Start of Block
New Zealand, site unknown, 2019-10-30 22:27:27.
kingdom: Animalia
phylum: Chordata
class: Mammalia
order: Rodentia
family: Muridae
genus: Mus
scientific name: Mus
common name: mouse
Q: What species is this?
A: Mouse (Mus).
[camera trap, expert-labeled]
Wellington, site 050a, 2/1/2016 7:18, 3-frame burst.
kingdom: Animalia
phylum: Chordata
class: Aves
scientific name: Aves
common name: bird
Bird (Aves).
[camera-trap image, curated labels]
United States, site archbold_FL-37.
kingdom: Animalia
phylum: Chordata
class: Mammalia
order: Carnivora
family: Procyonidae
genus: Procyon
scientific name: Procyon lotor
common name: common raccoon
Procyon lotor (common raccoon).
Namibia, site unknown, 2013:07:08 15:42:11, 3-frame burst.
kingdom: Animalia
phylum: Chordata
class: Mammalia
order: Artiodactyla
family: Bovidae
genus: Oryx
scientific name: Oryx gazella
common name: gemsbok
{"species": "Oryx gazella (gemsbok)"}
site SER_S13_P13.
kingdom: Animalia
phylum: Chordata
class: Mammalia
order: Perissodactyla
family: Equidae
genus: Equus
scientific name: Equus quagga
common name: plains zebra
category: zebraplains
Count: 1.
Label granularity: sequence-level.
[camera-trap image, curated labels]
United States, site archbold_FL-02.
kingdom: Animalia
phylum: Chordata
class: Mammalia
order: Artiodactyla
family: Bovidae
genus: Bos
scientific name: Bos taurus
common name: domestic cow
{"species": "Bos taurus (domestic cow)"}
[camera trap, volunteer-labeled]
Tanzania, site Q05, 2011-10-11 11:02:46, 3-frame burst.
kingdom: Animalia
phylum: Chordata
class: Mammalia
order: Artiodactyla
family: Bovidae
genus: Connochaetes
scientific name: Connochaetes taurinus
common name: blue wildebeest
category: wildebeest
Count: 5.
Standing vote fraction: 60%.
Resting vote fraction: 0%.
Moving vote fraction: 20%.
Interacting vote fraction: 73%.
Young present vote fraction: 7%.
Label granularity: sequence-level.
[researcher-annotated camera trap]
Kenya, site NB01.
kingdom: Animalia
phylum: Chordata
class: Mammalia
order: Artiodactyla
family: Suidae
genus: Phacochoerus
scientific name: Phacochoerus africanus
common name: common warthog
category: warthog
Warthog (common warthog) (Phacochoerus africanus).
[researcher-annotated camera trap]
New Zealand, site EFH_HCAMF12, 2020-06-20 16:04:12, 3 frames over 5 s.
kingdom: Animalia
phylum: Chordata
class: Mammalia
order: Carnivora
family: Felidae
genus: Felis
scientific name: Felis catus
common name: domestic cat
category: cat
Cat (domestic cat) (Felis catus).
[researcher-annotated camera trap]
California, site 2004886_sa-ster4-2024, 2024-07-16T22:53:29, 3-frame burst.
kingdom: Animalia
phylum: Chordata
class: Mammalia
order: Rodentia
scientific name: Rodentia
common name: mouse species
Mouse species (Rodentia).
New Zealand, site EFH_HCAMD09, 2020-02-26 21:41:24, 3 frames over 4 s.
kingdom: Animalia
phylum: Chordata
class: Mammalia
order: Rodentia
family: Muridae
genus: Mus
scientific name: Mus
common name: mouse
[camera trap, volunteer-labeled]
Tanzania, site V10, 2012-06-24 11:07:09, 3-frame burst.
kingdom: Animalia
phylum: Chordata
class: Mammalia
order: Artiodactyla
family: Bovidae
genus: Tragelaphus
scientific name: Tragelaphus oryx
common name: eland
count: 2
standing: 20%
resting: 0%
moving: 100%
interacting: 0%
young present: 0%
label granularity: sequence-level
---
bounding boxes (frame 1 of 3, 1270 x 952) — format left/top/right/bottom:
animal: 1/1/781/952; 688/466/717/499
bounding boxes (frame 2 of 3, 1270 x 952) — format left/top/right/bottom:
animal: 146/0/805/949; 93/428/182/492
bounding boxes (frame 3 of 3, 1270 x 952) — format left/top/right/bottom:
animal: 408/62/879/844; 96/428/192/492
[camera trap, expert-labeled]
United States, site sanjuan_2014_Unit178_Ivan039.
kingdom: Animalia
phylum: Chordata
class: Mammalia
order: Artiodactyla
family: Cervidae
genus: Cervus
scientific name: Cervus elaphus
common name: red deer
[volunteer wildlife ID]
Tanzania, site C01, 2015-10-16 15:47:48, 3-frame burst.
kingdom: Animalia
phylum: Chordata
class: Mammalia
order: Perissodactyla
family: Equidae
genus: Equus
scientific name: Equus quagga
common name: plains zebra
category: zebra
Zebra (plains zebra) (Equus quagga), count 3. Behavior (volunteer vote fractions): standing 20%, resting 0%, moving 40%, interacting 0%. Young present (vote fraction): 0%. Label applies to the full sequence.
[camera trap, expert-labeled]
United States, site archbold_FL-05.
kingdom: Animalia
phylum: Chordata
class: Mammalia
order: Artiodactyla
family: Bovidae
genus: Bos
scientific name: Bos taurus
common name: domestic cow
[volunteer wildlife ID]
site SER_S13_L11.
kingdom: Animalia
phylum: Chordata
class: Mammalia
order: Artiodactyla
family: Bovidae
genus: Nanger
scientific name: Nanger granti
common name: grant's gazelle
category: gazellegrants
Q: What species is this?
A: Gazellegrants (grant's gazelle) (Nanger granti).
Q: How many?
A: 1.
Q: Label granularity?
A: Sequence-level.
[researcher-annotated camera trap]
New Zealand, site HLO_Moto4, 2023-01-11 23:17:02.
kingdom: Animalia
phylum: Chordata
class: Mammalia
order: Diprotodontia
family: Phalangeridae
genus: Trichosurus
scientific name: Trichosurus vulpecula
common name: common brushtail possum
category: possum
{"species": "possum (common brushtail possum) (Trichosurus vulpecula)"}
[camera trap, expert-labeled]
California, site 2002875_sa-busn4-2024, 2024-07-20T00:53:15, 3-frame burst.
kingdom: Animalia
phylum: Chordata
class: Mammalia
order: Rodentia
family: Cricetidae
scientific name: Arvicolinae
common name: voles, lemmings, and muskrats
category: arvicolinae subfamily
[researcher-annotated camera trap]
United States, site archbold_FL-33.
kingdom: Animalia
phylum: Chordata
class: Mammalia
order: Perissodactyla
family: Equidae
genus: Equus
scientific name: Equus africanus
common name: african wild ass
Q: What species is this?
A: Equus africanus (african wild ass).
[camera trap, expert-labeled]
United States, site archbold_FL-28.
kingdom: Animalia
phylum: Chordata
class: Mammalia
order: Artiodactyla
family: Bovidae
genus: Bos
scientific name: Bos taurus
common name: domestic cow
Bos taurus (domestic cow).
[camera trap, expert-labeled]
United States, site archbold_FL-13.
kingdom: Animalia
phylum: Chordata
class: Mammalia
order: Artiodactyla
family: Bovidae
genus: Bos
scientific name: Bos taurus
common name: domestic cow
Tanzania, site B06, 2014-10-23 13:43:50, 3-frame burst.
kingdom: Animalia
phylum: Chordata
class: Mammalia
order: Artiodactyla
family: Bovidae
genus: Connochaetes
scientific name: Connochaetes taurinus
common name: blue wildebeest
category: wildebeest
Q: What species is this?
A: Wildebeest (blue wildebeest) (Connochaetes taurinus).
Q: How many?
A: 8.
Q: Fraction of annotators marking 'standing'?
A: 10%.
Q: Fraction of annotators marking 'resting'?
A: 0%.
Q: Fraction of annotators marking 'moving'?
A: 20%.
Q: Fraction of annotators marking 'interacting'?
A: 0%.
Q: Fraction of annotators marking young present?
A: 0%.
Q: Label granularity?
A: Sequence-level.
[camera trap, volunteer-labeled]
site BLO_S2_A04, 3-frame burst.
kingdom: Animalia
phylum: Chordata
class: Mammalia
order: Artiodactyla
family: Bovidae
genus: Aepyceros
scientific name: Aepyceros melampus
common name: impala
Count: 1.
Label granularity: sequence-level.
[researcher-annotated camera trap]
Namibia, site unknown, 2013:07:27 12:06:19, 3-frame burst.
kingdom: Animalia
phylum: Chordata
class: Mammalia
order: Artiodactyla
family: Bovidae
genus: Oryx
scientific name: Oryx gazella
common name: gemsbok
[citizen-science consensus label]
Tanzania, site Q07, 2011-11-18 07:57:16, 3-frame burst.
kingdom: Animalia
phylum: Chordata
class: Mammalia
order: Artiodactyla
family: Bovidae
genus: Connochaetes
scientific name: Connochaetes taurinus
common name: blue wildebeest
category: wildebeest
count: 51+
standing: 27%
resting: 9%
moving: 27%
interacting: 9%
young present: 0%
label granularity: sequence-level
End of Block
*Exercise*
Please go through the material and return each line where the word "California" appears.

*Solution to this exercise*
California, site 2004886_sa-ster4-2024, 2024-07-16T22:53:29, 3-frame burst.
California, site 2002875_sa-busn4-2024, 2024-07-20T00:53:15, 3-frame burst.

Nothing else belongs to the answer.